━━━━━ TEXTE SOURCE ━━━━━
Carl Desjardins, Viernes, Diciembre 6, 2002 - 01:42

Dario Lopreno

Si cette situation terrorise certains xénophobes angoissés à l'idée de perdre « notre » identité, c'est à nous d'essayer de gagner cette bataille et de montrer combien la notion d'identité nationale est et a toujours été une redoutable arme purement idéologique dans les mains de l'Etat des privilégiés.

- Par Dario Lopreno

L'exemple de la Suisse

La politique des étrangers en Suisse consiste en un réel soft-apartheid qui se fonde sur la diversité des permis de travail - plus précisément des 8 permis de travail différents auxquels s' ajoutent un certain nombre de sous-catégories ainsi que les clandestins - divisant les travailleurs en autant de groupes correspondant à des durées de séjour différentes, à des droits sociaux différents, à des droits professionnels différents, à des différences au niveau du regroupement familial, à des différences en matière de scolarisation des enfants, à des droits fiscaux différents, etc. Cela concerne 1 527 000 étrangers, clandestins non compris (ces derniers étant entre « 150 000 » et « quelques centaines de milliers » selon les sources), soit le 21.3% de la population de la Suisse, ce qui, malgré les apparences, n'est pas un pourcentage élevé, compte tenu de la difficulté de se naturaliser.

Quant au domaine de l'asile, en 2000, il compte 98'480 personnes (soit le 1.5% de la population), dont 32'114 admissions provisoires (qui ne sont pas comptées dans le domaine de l'asile en France, par exemple, ce qui réduirait le domaine de l'asile à 0.9% de la population de la Suisse). Parmi ces 98480 personnes, 27'500 sont en recours dont 90% vont être déboutées et renvoyées, selon les statistiques de la Commission fédérale de recours en matière d'asile.
━━━━━ DONNÉES ENREGISTRÉES ━━━━━
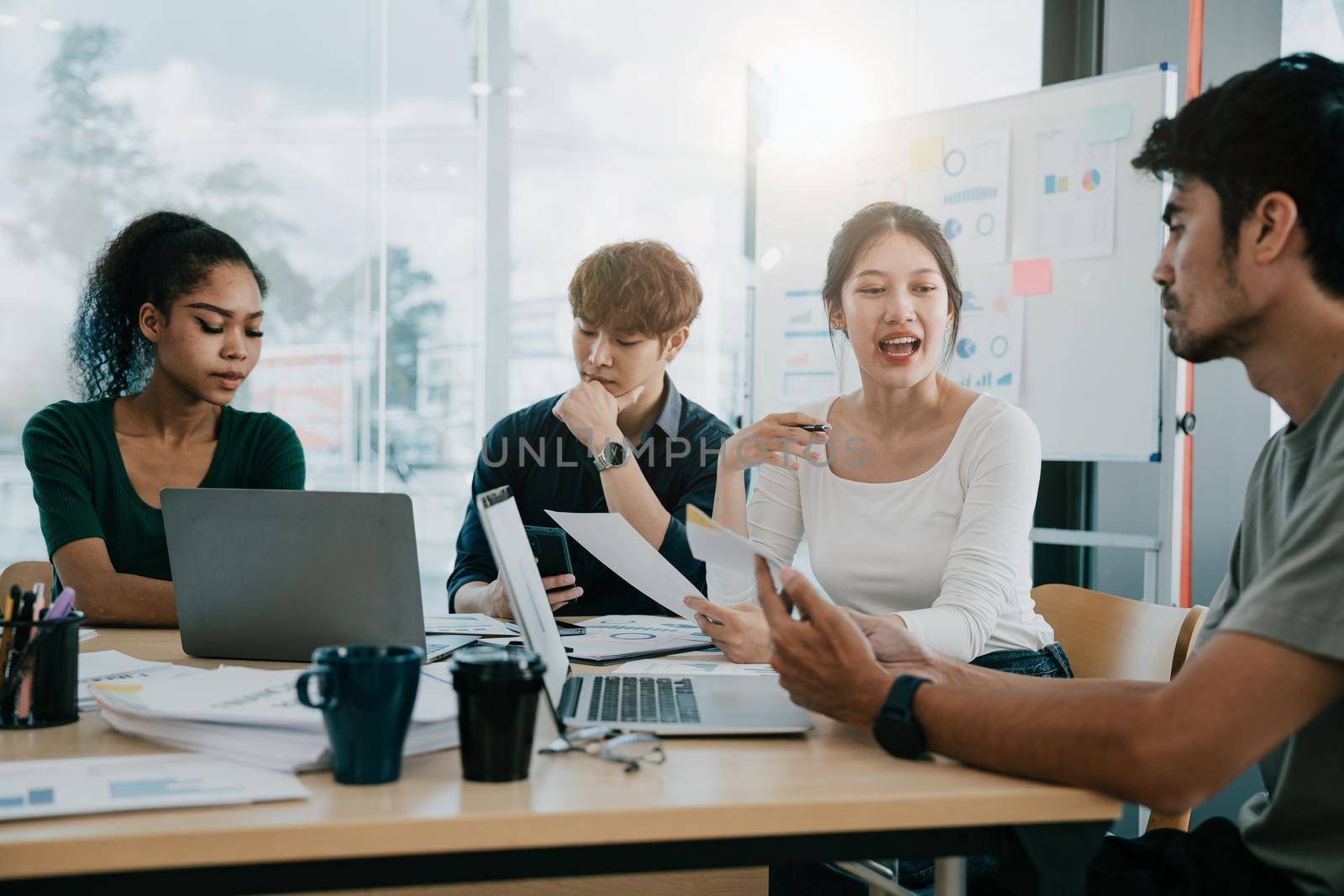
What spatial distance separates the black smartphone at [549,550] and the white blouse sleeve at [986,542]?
486mm

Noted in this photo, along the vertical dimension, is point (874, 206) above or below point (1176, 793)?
above

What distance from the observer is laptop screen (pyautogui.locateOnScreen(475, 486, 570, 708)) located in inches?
40.3

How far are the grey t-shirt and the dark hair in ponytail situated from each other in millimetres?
905

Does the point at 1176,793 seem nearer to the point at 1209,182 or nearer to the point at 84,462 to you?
the point at 1209,182

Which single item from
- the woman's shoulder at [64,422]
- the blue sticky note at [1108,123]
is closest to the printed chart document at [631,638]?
the woman's shoulder at [64,422]

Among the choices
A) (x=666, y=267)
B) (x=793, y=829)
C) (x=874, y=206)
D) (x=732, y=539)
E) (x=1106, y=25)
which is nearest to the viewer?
(x=793, y=829)

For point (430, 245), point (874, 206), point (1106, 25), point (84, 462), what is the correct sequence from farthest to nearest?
point (430, 245) < point (1106, 25) < point (874, 206) < point (84, 462)

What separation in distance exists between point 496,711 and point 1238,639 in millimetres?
577

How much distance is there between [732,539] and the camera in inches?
37.3

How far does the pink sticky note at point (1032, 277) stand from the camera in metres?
2.78

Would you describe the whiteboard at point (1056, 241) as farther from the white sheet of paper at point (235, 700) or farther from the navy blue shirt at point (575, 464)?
the white sheet of paper at point (235, 700)

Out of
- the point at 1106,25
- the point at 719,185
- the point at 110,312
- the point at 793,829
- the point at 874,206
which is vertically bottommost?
the point at 793,829

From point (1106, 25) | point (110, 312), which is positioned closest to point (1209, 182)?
point (110, 312)

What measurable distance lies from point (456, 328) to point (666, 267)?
174 centimetres
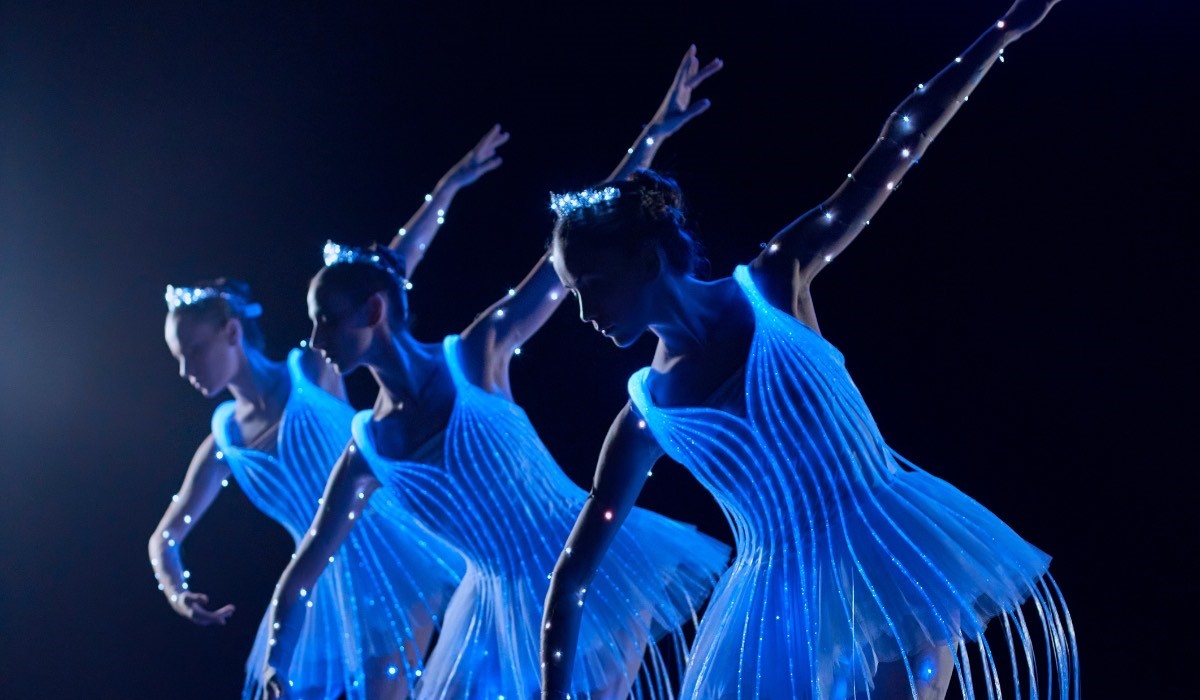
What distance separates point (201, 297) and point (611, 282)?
6.88 ft

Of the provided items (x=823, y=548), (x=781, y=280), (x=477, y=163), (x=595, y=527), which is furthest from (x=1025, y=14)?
(x=477, y=163)

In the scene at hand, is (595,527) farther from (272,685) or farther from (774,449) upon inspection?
(272,685)

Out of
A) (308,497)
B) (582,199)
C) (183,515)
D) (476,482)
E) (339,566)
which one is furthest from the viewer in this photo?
(183,515)

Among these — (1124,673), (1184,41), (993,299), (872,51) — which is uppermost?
(872,51)

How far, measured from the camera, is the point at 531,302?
3.00m

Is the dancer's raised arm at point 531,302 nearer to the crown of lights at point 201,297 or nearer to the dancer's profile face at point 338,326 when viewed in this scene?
the dancer's profile face at point 338,326

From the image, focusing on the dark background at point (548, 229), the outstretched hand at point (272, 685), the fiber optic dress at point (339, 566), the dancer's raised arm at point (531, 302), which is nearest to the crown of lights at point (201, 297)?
the fiber optic dress at point (339, 566)

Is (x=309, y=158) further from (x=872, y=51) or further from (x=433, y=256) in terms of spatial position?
(x=872, y=51)

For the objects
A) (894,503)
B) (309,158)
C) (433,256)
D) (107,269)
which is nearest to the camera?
(894,503)

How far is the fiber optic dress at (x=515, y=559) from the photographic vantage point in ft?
8.73

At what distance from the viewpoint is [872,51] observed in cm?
302

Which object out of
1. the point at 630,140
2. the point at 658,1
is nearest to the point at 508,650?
the point at 630,140

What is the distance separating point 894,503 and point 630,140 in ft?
5.89

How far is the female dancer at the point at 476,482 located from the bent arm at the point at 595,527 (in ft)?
1.84
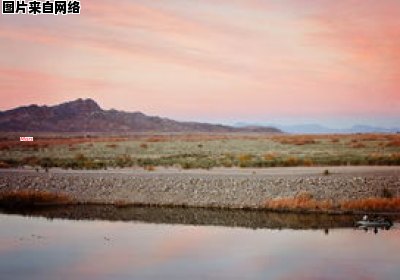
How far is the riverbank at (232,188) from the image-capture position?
14633 mm

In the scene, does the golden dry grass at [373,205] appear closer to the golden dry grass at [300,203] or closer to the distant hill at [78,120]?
the golden dry grass at [300,203]

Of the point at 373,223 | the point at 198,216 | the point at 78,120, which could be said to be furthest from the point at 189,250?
the point at 78,120

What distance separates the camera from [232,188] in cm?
1561

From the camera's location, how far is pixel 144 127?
1785 inches

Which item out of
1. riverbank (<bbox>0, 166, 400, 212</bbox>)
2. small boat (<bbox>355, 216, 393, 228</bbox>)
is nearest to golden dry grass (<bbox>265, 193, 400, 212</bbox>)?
riverbank (<bbox>0, 166, 400, 212</bbox>)

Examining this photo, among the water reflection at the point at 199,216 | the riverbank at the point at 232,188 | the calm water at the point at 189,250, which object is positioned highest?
the riverbank at the point at 232,188

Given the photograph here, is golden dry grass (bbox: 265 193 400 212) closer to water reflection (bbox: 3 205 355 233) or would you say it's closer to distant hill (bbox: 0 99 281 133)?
water reflection (bbox: 3 205 355 233)

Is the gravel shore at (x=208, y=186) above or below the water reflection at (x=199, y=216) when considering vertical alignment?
above

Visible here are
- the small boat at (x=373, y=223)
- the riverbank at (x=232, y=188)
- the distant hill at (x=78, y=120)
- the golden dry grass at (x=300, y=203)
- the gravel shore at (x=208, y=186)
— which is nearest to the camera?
the small boat at (x=373, y=223)

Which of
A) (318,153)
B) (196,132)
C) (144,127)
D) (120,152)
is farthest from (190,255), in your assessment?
(196,132)

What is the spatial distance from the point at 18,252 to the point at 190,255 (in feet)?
9.32

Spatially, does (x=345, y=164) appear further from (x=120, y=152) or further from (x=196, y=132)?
(x=196, y=132)

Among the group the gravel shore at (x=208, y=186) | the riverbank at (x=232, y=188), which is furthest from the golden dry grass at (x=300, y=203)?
the gravel shore at (x=208, y=186)

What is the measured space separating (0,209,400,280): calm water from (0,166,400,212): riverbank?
114cm
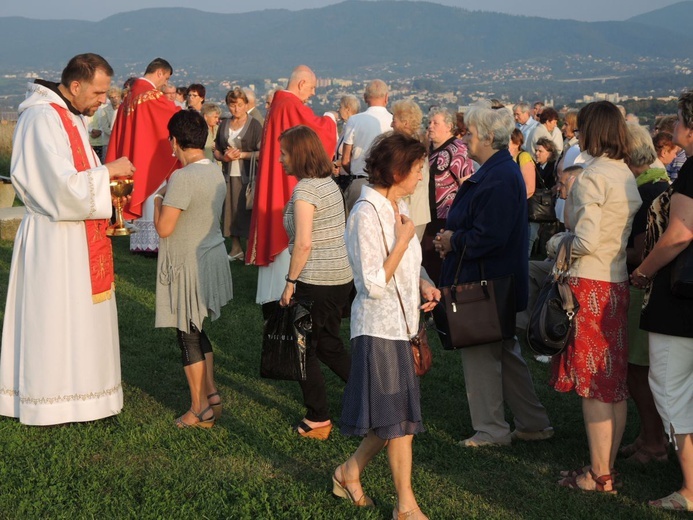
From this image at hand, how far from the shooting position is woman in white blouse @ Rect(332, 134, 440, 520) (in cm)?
424

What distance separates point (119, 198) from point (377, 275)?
2475mm

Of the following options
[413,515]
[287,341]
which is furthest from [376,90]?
[413,515]

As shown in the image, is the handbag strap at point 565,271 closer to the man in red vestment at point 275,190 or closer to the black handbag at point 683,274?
the black handbag at point 683,274

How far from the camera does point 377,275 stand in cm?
421

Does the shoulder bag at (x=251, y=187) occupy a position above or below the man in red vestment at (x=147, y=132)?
below

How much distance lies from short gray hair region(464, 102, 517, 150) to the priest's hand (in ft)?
7.04

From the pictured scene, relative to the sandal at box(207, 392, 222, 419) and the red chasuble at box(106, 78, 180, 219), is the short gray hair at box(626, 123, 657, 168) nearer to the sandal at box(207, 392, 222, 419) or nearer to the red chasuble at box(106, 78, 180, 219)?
the sandal at box(207, 392, 222, 419)

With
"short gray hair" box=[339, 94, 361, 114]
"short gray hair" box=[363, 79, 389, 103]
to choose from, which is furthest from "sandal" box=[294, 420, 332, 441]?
"short gray hair" box=[339, 94, 361, 114]

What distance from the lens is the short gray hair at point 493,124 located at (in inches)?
217

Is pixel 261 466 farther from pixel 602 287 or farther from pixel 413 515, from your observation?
pixel 602 287

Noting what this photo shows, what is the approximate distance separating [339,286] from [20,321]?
2038 mm

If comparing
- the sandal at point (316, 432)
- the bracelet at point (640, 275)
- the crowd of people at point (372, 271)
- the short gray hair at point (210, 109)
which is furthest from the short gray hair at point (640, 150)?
the short gray hair at point (210, 109)

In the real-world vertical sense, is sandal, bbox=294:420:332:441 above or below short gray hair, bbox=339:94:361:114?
below

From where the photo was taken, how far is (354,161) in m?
9.30
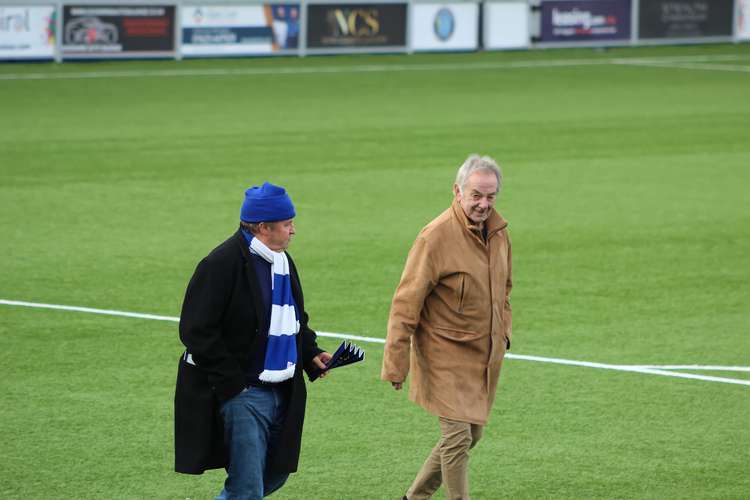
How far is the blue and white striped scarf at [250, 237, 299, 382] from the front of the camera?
676 centimetres

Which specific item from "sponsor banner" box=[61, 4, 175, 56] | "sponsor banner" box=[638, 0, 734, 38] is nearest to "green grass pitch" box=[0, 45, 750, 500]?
"sponsor banner" box=[61, 4, 175, 56]

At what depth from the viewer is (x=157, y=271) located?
14.3 metres

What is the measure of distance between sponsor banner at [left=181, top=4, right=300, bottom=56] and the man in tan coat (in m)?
28.7

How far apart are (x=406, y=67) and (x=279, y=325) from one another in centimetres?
2922

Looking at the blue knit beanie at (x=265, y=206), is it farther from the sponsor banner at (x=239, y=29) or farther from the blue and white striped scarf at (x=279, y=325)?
the sponsor banner at (x=239, y=29)

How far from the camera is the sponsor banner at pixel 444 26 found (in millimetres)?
38531

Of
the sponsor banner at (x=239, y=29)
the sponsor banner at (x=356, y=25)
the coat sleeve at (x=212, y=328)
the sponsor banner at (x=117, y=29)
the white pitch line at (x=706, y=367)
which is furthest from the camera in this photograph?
the sponsor banner at (x=356, y=25)

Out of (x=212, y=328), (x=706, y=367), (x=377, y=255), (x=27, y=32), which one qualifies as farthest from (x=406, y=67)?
(x=212, y=328)

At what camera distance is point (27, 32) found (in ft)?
110

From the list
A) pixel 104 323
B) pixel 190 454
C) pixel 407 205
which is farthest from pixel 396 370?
pixel 407 205

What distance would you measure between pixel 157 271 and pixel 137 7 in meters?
21.5

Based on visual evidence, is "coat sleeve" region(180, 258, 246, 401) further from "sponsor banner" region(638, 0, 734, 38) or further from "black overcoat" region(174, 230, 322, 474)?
"sponsor banner" region(638, 0, 734, 38)

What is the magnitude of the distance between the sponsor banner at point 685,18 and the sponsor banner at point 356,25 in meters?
7.61

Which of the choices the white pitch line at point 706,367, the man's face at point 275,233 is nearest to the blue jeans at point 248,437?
the man's face at point 275,233
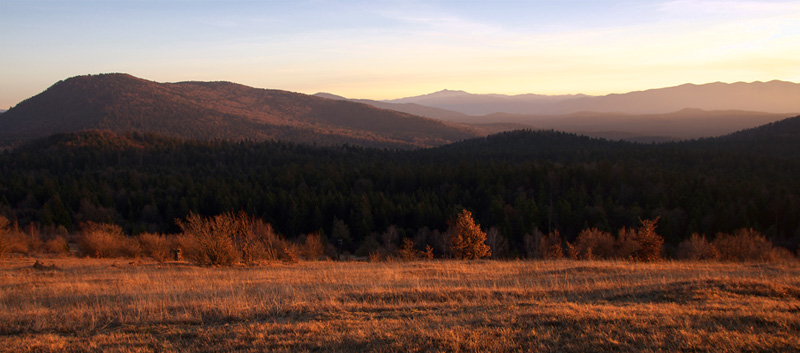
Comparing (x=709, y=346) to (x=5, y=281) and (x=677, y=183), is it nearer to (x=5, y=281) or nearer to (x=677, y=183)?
(x=5, y=281)

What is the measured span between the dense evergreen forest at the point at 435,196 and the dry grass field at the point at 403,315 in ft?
93.3

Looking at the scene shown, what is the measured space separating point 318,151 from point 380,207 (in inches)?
2592


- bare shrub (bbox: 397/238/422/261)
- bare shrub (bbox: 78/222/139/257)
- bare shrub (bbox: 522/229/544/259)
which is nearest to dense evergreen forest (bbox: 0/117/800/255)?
bare shrub (bbox: 522/229/544/259)

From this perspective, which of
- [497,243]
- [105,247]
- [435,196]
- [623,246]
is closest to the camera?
[105,247]

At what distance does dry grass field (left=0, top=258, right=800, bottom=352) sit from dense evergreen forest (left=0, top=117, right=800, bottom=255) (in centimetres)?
2844

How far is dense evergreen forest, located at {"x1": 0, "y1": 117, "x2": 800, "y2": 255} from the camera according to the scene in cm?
4650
━━━━━
**TÂCHES À RÉALISER**
a. Répondez à ces questions sur le texte consacré à la politique des étrangers en Suisse :
(i) Combien de permis de travail différents existe-t-il en Suisse ?
(ii) Quel pourcentage de la population de la Suisse les 1 527 000 étrangers représentent-ils ?
(iii) Combien de personnes le domaine de l'asile compte-t-il en 2000 ?
b. Pouvez-vous présenter sous forme de tableau Markdown, avec les colonnes N° et Ligne, les lignes des enregistrements en commençant à celle qui contient « - bare shrub (bbox: 397/238/422/261) » et en finissant à la fin des enregistrements, sans les lignes vides ?

**LISTE DES RÉPONSES**
a.
(i) 8 permis de travail différents
(ii) 21.3%
(iii) 98'480 personnes

b.
| N° | Ligne |
|---|---|
| 1 | - bare shrub (bbox: 397/238/422/261) |
| 2 | - bare shrub (bbox: 78/222/139/257) |
| 3 | - bare shrub (bbox: 522/229/544/259) |
| 4 | which is nearest to dense evergreen forest (bbox: 0/117/800/255)? |
| 5 | bare shrub (bbox: 522/229/544/259) |
| 6 | From this perspective, which of |
| 7 | - [497,243] |
| 8 | - [105,247] |
| 9 | - [435,196] |
| 10 | - [623,246] |
| 11 | is closest to the camera? |
| 12 | [105,247] |
| 13 | At what distance does dry grass field (left=0, top=258, right=800, bottom=352) sit from dense evergreen forest (left=0, top=117, right=800, bottom=255) (in centimetres)? |
| 14 | 2844 |
| 15 | How far is dense evergreen forest, located at {"x1": 0, "y1": 117, "x2": 800, "y2": 255} from the camera according to the scene in cm? |
| 16 | 4650 |